▸ **Objectif de l'exercice**: Relevez toutes les personnes désignées par leur nom dans les paragraphes du billet du vaurien ci-dessous, légendes d'image exclues.

▸ **Extrait fourni**:
Le billet du vaurien


Suite d’hier

Ce 29. 12. 2020

Paris est la ville qui dégage la plus forte sensualité: les rencontres y sont aisées et les affaires vite conclues. Sans ce climat érotique, elle perdrait beaucoup de son attrait et on ne reculerait pas frileusement devant la mort. L’espoir d’une amourette dont on ignore quel tour elle prendra, est un élixir divin. On respire à Paris l’air de la liberté. Si j’étais honnête, j’écrirais: on y respirait l’air de la liberté. Avec la dictature hygiénique qui s’est instaurée et dont chacun pressent qu’elle n’est que le prélude à un asservissement général, Paris a des allures de vieille rombière. Le désir s’est éclipsé.

L’homme est l’ensemble des relations qu’il entretient avec ses semblables, disait Karl Marx. Lorsque les liens s’effilochent, autant prendre la fuite. Lausanne, à cet égard, est une ville idéale. On n’y est par pourchassé par le fisc – le seul ami qui ne vous abandonnera jamais – et la possibilité d’y mourir en douceur face à un des plus beaux paysages du monde vous est accordée avec une simplicité toute helvétique. Les stars hollywoodiennes ne s’y sont pas trompées quand elles se sont installées sur les rives lémaniques. J’aspire à en faire autant. J’ai connu le meilleur à Paris. Un dernier coup de chapeau à Lausanne, la ville qui m’a vu naître et où je ne désespère pas de mourir. Mais je n’oublie jamais pour autant que l’avenir est assis sur le genou des dieux. « Quel avenir à quatre-vingt ans ? », m’a demandé en ricanant cette sauvageonne de vingt ans. La sagesse des jeunes filles s’accorde parfaitement avec la folie des vieillards. Évitons donc les femmes de notre âge, les seules hélas qui nous sont encore aisément accessibles.

Lausanne Image: Sophie ML / Pixabay
Lausanne Image: Sophie ML / Pixabay

Ce 31 / 12 / 2020

Certains jours, on se demande pourquoi tenir un journal: si peu de choses à dire et si banales de surcroît. Une année s’achève (encore une, mais quand donc cette mauvaise farce s’arrêtera –t-elle ?) et la seule chose qui me vient à l’esprit en cette période de suspens pandémique, c’est une réflexion de Luis Buñuel (« La fièvre monte à El Pao ») que je cite de mémoire. Au nom du serment d’Hippocrate, qui place par-dessus tout le respect de la vie humaine, les médecins ont créé la forme la plus raffinée des tortures modernes: la survie. Nous vivons une étrange période où les foules se précipitent pour les applaudir. Nous sommes passés d’une démocratie libérale à une biocratie totalitaire. Je suis toujours surpris que les gens y voient un immense progrès et réclament un tour de vis supplémentaire.

▸ **Jeu de données**:
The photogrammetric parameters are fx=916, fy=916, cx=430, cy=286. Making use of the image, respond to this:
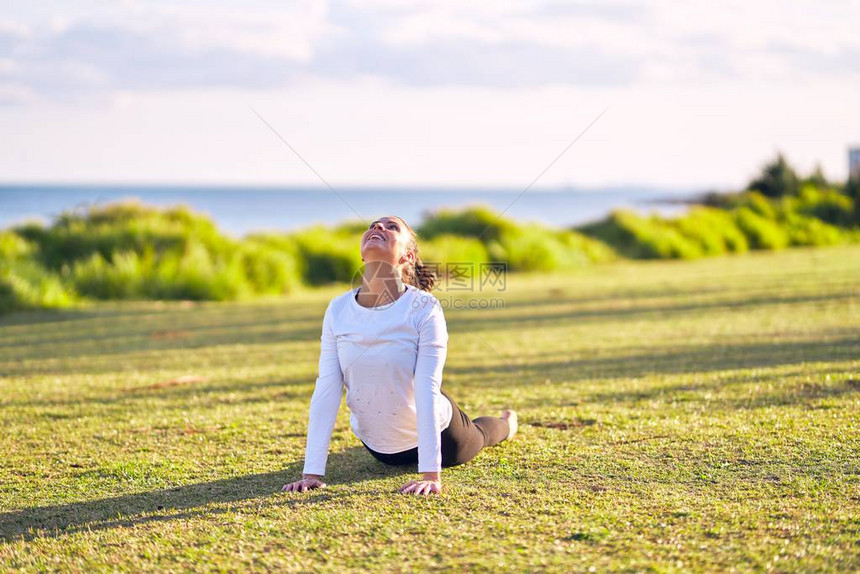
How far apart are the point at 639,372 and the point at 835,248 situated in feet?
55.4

--

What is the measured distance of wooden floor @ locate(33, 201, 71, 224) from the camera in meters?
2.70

▸ **Corrigé**: Karl Marx, Luis Buñuel, Hippocrate